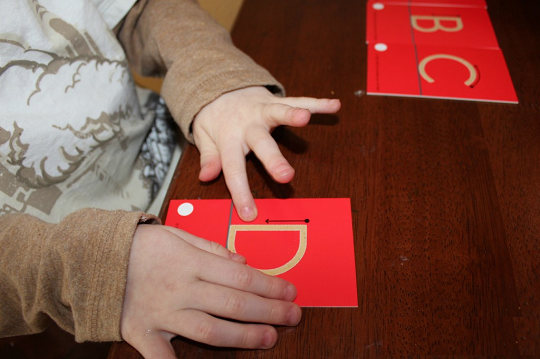 نحوه آموزش حروف الفبا با فلش کارد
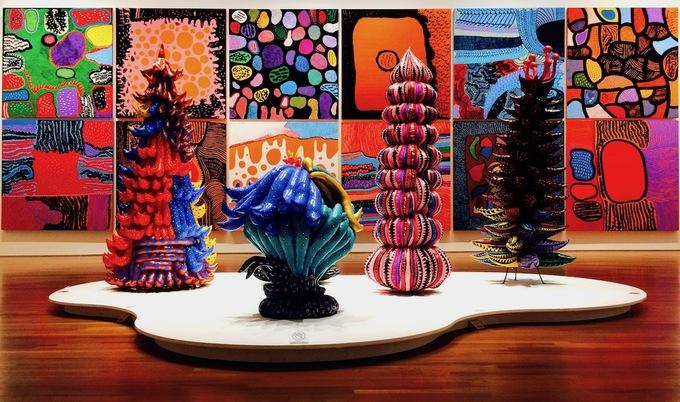 <p> Nơi đầu tiên Kusama đạt được các thành tựu nghệ thuật và khiến cả thế giới biết đến là Mỹ. Bà đã có những năm tháng thành công ở đây và sau đó trở về Nhật Bản.</p>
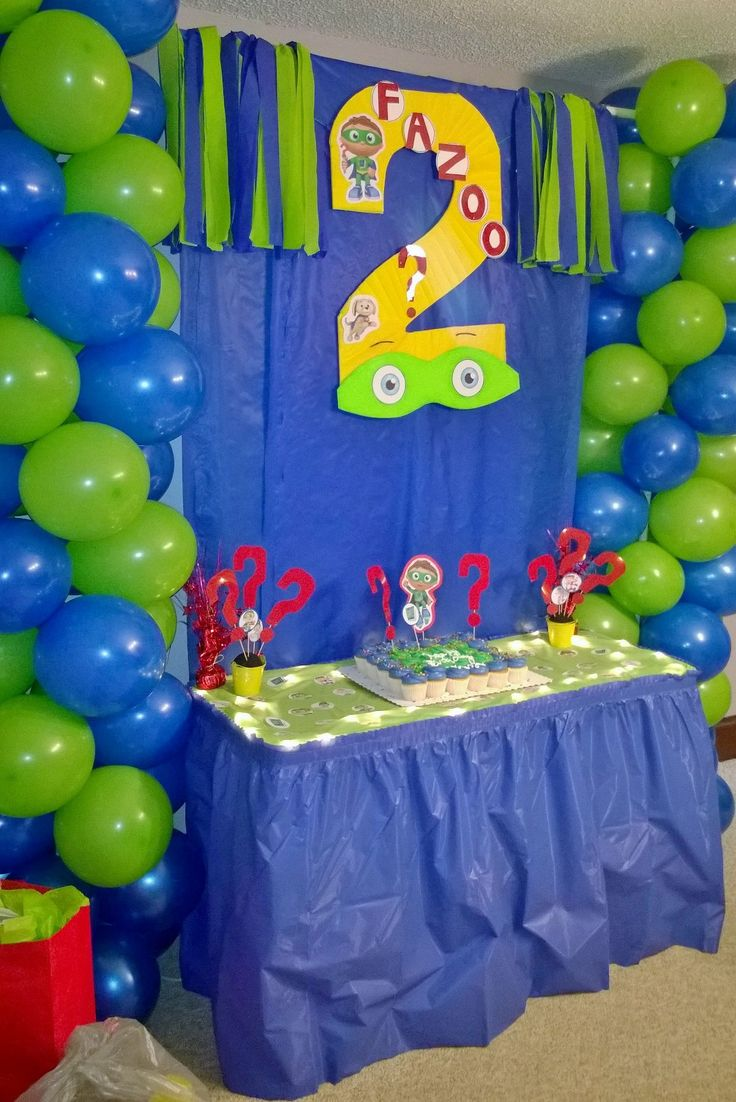 Super Why! Cake table decor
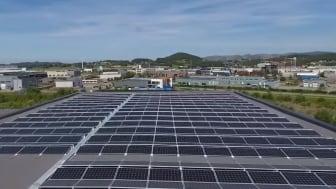 Det største solcelleanlegget på Forus er nå ferdig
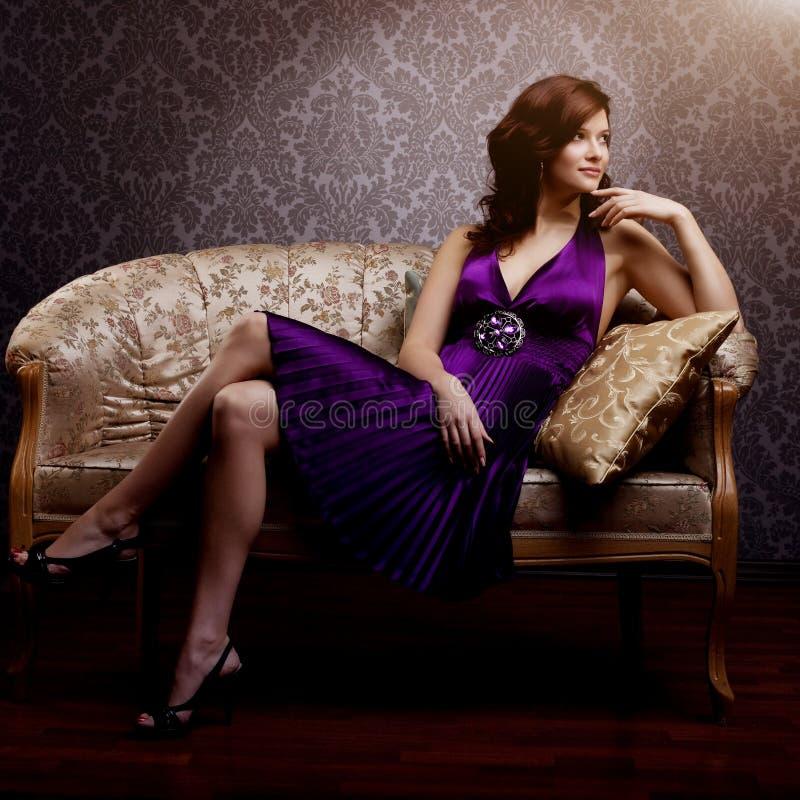在紫色礼服的时尚豪华模型 年轻秀丽样式女孩 B 免版税图库摄影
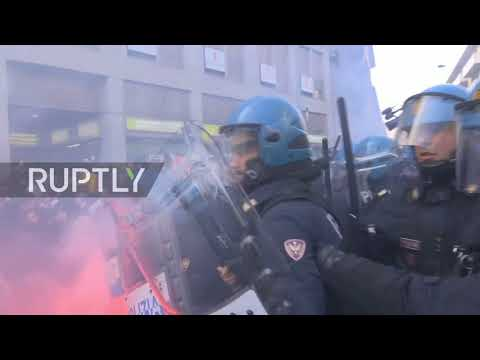 Italy: Antifa protesters clash with police in Milan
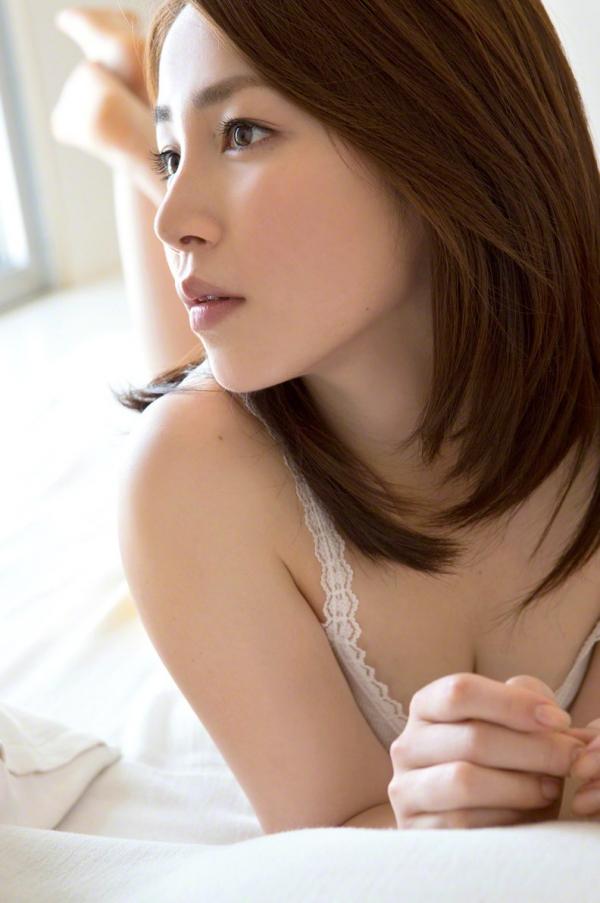 吉川友 色白巨乳が眩しいセクシー水着画像90枚の026番
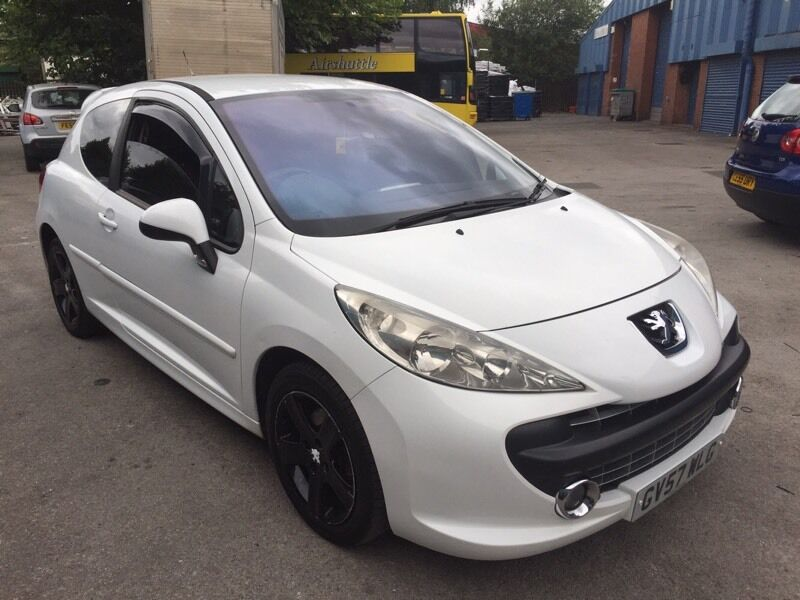 white peugeot 207 sport 1 6 hdi 3dr tidy car new cambelt waterpump service fsh hpi. Black Bedroom Furniture Sets. Home Design Ideas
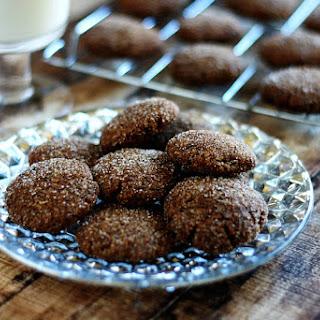 Gluten-Free Vegan Gingerbread Cookies (Vegan, Gluten-Free, Dairy-Free, Egg-Free, Paleo-Friendly, No Refined Sugar).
..............................
◆ PROBLEM TO SOLVE
Would you please retype all the data exactly? Leave out whatever pictures it holds.

◆ TASK ANSWER
 نحوه آموزش حروف الفبا با فلش کارد
 <p> Nơi đầu tiên Kusama đạt được các thành tựu nghệ thuật và khiến cả thế giới biết đến là Mỹ. Bà đã có những năm tháng thành công ở đây và sau đó trở về Nhật Bản.</p>
 Super Why! Cake table decor
 Det største solcelleanlegget på Forus er nå ferdig
在紫色礼服的时尚豪华模型 年轻秀丽样式女孩 B 免版税图库摄影
 Italy: Antifa protesters clash with police in Milan
 吉川友 色白巨乳が眩しいセクシー水着画像90枚の026番
 white peugeot 207 sport 1 6 hdi 3dr tidy car new cambelt waterpump service fsh hpi. Black Bedroom Furniture Sets. Home Design Ideas
 Gluten-Free Vegan Gingerbread Cookies (Vegan, Gluten-Free, Dairy-Free, Egg-Free, Paleo-Friendly, No Refined Sugar).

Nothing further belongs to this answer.